A.  You accept where you are by facing the reality of your situation.

Do you agree that facing reality can be like grieving? I’ve had friends grieve the loss of a friendship that went awry, the loss of love that never bloomed, the loss of a business that never took off, the loss of a dream that could not be lived.

The death of anything we hold dear to our hearts will grieve us. And just like when we suffer the loss of a loved one, we move through some fairly predictable and painful stages. If the pain weren’t great enough, we’d probably never give up our fantasies and look at the facts in the first place.

So, motivated by pain, we begin to look. And once we look, we start to again to deny that there is anything we can do or deny that the situation needs to change. But, the pain gets worse and we look once more at the reality. It doesn’t seem to be getting better and eventually we have to throw our fear aside and yield to the inevitability of change as we journey toward wholeness.

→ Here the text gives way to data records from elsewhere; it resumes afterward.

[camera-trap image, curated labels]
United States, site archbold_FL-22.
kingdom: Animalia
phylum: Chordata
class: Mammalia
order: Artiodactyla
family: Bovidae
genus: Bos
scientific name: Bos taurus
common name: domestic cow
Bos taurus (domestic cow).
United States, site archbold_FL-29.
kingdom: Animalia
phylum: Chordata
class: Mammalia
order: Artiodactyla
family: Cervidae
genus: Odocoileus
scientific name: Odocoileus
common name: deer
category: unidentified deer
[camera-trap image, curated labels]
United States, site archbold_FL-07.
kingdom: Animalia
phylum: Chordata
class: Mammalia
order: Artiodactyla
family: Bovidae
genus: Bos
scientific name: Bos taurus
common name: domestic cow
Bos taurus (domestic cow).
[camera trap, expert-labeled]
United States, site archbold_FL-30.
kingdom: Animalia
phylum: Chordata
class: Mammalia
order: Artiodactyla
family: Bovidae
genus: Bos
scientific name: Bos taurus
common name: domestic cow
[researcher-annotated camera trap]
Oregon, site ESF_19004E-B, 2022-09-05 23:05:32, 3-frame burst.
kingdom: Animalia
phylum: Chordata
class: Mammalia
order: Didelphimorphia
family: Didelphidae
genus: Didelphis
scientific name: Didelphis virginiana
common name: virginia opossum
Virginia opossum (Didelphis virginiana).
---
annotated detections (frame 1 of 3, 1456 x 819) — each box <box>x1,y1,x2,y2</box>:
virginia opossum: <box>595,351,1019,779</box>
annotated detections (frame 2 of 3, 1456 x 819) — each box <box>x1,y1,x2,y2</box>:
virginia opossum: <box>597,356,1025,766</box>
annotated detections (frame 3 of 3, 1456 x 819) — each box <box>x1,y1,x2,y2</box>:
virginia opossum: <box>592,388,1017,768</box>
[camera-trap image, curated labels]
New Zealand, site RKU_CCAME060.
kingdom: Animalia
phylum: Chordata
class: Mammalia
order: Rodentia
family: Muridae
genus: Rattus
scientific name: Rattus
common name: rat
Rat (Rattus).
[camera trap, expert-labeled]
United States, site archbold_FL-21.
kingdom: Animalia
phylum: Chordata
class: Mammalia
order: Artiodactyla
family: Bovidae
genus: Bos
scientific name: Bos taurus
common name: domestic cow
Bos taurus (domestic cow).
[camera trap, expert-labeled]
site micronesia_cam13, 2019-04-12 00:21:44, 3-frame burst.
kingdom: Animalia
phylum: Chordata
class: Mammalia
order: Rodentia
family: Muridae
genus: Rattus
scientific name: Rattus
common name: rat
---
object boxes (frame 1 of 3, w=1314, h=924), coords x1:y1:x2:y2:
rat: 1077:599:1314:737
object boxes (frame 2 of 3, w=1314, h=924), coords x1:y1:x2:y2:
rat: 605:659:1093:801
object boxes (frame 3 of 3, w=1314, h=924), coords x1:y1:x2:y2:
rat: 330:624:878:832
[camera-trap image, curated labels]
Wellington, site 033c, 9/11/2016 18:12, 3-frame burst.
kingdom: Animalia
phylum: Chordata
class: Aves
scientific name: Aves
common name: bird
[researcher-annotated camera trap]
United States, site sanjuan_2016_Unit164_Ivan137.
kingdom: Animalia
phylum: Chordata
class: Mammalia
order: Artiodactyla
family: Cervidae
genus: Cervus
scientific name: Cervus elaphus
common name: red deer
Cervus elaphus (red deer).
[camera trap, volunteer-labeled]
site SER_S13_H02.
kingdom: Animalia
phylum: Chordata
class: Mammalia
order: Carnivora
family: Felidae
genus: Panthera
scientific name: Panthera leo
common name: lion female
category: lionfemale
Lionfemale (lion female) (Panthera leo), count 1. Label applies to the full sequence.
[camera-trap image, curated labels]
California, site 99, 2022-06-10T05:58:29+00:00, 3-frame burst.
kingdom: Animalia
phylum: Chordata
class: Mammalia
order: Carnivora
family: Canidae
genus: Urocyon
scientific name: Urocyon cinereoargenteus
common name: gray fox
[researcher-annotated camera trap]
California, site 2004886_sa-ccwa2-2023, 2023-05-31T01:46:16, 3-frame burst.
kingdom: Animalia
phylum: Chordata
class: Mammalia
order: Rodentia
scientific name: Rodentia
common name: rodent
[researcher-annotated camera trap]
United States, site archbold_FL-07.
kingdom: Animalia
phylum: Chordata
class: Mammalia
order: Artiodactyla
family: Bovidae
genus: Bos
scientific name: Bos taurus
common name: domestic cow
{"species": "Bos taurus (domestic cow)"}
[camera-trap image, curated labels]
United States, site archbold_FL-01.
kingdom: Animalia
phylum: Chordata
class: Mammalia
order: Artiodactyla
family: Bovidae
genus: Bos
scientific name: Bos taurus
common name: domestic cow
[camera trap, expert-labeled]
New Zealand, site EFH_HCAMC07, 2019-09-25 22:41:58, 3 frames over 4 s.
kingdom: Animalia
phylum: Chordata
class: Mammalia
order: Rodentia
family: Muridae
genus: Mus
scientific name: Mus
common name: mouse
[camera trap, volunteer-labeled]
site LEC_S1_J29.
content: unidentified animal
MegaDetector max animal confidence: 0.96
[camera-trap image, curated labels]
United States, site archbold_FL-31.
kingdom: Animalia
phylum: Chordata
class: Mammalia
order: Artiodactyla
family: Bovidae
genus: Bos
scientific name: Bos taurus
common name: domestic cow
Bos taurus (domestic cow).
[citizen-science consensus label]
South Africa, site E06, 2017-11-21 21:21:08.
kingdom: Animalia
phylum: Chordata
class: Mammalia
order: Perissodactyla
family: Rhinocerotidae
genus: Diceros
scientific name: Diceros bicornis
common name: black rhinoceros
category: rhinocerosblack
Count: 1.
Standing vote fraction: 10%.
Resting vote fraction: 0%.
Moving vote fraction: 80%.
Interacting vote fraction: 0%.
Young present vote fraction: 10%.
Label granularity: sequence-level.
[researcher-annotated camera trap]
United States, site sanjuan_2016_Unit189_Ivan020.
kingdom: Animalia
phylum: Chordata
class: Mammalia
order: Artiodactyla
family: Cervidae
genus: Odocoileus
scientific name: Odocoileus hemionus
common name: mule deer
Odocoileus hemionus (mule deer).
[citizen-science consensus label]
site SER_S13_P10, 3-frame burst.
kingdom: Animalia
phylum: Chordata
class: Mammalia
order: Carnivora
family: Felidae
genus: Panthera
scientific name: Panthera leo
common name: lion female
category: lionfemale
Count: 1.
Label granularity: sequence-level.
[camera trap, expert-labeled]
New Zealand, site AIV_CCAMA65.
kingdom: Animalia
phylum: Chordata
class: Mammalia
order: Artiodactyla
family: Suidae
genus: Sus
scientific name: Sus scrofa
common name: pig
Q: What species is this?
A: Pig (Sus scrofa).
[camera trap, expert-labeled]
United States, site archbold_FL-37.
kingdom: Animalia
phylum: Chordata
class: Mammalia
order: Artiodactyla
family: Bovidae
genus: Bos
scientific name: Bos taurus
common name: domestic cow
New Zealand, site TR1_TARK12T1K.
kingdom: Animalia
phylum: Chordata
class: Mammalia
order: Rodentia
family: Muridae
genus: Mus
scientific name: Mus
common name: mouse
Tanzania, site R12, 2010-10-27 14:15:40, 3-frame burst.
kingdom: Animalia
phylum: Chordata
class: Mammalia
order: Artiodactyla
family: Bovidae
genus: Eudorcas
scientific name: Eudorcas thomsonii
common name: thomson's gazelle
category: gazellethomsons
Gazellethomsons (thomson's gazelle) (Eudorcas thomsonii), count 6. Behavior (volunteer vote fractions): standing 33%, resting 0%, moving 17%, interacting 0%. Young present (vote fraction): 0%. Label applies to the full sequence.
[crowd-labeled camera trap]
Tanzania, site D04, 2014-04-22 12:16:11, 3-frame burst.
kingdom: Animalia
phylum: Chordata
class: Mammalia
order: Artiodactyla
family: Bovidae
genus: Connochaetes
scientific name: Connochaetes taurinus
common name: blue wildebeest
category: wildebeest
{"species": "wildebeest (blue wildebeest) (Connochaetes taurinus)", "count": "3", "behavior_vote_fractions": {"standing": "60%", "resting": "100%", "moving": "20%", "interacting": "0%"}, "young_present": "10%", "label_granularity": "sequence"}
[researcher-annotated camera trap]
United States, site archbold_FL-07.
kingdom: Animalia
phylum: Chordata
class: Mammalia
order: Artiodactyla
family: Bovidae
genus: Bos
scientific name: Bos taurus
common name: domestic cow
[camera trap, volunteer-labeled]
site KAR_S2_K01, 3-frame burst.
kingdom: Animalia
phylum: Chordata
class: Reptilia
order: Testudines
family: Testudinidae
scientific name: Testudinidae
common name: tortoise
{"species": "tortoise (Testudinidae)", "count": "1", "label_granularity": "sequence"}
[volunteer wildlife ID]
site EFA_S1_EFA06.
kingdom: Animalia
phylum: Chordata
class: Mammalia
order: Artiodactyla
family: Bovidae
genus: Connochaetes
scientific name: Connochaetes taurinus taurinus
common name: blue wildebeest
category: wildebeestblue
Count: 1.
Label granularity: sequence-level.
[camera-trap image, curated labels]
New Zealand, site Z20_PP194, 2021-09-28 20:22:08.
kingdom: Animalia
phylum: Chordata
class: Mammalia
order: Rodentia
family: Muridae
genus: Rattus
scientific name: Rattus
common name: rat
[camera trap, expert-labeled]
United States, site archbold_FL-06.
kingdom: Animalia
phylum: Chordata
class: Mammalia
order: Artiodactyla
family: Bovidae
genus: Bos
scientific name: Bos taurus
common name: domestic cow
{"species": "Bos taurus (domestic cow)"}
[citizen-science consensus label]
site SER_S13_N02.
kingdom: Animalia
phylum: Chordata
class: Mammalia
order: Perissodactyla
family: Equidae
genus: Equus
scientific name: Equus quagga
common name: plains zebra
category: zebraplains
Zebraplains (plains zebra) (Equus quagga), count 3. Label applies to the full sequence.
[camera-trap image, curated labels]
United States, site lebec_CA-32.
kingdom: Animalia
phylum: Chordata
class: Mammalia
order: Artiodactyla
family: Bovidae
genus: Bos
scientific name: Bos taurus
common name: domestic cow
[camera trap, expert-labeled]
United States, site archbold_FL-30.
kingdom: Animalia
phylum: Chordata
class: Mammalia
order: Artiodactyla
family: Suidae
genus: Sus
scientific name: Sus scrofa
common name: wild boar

I’ve talked for hours with friends who are alternately angry and heartbroken—two common reactions of facing reality. It does make us angry when we want the dream to live and someone is keeping that from happening. Even if it’s not my situation, I get a little angry when I hear of what a friend is going through. The roller coaster of anger and sadness is predictable, unavoidable and necessary.

People tend to apologize for their anger. I’m in the habit of saying, I’d be worried about you if you weren’t angry. Usually I’m so relieved that they can feel the anger because that’s a good sign that they are going to begin to make choices. Reality has appeared. Yes!!

Then, usually just when they seem to be looking at options and thinking about the choices, the old bargaining behavior asserts. I know it’s not going to be perfect, but maybe I can just make the situation work again if I…

I know they will eventually either give up the fight for facing truth or gradually face into it.

I feed hummingbirds. It occurred to me today that my struggling friends are like those little hummers. They face into the wind which blasts them nearly off their perch as they struggle to maintain their balance. I saw that all the hummers were sitting facing the wind. Seeking the truth is a lot like that—better faced head on. When the birds get ready to fly they use the wind force to lift them up and away. They just start flapping and the wind takes them up.

The harsh blow of reality does cause grief, anger, bargaining and the desire to turn around and run. But what happens. I’ve tried fighting reality and running from reality and turning my back on it. I don’t recommend those options. By the way, a tail wind causes a crash. Yup. Better to face it.